EXERCISE DESCRIPTION
Take the line containing "Pick one: is" and every line after it in the data below, and print them exactly as given, with nothing else.

• • • • •

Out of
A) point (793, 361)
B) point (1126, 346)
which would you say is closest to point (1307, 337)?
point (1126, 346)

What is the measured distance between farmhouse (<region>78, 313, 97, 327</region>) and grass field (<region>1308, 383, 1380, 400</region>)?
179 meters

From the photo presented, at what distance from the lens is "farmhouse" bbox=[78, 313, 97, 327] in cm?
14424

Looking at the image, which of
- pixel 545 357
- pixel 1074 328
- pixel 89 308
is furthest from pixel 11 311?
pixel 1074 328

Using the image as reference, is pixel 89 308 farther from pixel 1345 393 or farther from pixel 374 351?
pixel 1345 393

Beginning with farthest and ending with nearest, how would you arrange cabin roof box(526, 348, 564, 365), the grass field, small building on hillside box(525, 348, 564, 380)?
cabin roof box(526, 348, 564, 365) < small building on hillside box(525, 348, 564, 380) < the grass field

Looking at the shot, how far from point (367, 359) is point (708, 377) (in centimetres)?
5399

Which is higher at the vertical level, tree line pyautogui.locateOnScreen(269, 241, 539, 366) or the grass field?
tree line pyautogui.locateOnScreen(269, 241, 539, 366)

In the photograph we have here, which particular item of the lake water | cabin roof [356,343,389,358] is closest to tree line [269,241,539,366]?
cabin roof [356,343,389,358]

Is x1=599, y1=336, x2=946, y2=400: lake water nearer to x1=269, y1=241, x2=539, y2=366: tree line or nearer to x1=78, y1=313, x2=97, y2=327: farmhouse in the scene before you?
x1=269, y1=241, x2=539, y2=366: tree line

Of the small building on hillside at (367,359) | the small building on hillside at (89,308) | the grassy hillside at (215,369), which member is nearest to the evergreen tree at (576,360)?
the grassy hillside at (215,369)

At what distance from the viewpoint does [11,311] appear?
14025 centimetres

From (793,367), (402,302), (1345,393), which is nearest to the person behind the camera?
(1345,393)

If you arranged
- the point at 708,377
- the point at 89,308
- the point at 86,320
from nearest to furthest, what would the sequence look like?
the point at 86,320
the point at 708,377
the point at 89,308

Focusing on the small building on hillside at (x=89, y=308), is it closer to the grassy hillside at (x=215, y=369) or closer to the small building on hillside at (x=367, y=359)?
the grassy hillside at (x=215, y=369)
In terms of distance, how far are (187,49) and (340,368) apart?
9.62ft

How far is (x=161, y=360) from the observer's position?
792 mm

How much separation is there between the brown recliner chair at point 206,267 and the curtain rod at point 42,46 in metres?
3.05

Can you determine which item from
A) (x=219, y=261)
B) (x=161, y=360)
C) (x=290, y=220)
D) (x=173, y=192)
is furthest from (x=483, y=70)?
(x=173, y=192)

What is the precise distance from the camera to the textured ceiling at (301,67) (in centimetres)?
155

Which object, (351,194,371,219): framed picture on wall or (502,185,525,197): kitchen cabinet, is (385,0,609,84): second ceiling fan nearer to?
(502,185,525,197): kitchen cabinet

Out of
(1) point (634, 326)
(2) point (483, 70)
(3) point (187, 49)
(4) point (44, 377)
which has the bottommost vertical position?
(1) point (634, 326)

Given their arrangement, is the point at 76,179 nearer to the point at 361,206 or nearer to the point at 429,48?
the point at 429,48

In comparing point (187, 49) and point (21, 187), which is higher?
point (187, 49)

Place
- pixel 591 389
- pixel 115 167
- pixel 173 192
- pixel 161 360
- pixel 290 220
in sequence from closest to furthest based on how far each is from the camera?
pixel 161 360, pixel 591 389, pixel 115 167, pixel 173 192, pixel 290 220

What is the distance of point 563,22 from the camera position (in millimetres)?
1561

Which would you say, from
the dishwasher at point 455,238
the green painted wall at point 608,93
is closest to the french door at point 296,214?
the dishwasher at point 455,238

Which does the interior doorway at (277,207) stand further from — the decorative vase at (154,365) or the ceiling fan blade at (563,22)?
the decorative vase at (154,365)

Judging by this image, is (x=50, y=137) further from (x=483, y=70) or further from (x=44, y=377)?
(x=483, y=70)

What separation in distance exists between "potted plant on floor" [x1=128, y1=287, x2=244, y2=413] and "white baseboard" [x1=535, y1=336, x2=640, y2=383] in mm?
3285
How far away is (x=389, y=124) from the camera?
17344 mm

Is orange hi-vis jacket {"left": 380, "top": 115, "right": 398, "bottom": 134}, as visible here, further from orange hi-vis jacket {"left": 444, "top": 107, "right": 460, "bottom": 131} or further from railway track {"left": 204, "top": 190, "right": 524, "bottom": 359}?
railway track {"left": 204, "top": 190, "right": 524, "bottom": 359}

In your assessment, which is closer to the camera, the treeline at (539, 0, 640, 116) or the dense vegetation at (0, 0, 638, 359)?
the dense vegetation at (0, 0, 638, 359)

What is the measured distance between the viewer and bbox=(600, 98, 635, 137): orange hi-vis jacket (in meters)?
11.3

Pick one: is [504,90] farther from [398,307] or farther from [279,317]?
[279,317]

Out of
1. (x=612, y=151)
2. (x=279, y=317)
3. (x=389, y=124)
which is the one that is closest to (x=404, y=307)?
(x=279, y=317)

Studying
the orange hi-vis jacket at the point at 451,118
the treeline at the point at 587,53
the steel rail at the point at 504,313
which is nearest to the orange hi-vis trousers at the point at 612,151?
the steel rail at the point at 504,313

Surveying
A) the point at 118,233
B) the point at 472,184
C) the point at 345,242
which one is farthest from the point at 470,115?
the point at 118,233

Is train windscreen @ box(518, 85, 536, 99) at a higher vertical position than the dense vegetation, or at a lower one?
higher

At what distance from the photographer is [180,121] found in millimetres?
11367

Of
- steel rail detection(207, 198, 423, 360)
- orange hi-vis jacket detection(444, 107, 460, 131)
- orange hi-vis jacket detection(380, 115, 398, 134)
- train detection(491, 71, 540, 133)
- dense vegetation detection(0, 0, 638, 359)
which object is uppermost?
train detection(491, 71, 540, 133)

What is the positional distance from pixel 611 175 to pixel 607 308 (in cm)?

• • • • •

THE SOLUTION
Pick one: is [504,90] farther from [398,307] or farther from [279,317]?
[279,317]

Out of
1. (x=612, y=151)
2. (x=279, y=317)
3. (x=389, y=124)
which is the one that is closest to (x=404, y=307)?
(x=279, y=317)

Studying
the orange hi-vis jacket at the point at 451,118
the treeline at the point at 587,53
the steel rail at the point at 504,313
which is nearest to the orange hi-vis trousers at the point at 612,151?
the steel rail at the point at 504,313

Surveying
A) the point at 118,233
B) the point at 472,184
C) the point at 345,242
which one is farthest from the point at 470,115?
the point at 118,233

Is train windscreen @ box(518, 85, 536, 99) at a higher vertical position than the dense vegetation, or at a lower one?
higher

At what distance from the photographer is [180,121] found in millimetres?
11367

Of
- steel rail detection(207, 198, 423, 360)
- orange hi-vis jacket detection(444, 107, 460, 131)
- orange hi-vis jacket detection(380, 115, 398, 134)
- train detection(491, 71, 540, 133)
- dense vegetation detection(0, 0, 638, 359)
which object is uppermost?
train detection(491, 71, 540, 133)

What is the positional distance from pixel 611 175 to pixel 607 308 (in cm)?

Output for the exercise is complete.